__Spatial relationship listing__
┏━━
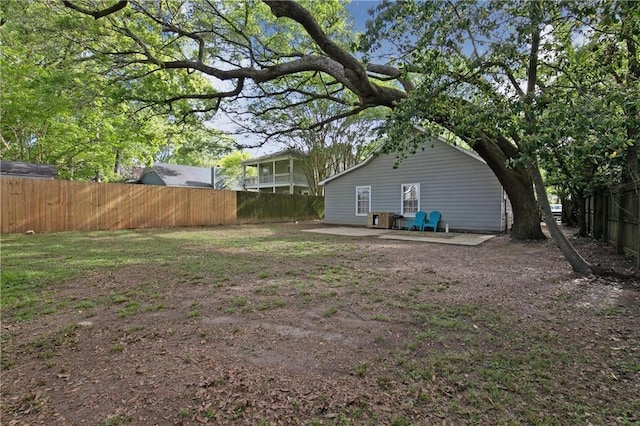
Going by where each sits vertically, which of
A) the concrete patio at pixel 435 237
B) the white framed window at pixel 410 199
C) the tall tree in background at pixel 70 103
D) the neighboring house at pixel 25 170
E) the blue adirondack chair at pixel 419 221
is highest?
the tall tree in background at pixel 70 103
┗━━
__What the exercise asks__
Retype every line of the listing above word for word, leaving out the pictures.

__Response to this task__
Going by where each sits vertically, which of
A) the concrete patio at pixel 435 237
B) the white framed window at pixel 410 199
C) the tall tree in background at pixel 70 103
D) the neighboring house at pixel 25 170
E) the blue adirondack chair at pixel 419 221
is highest?
the tall tree in background at pixel 70 103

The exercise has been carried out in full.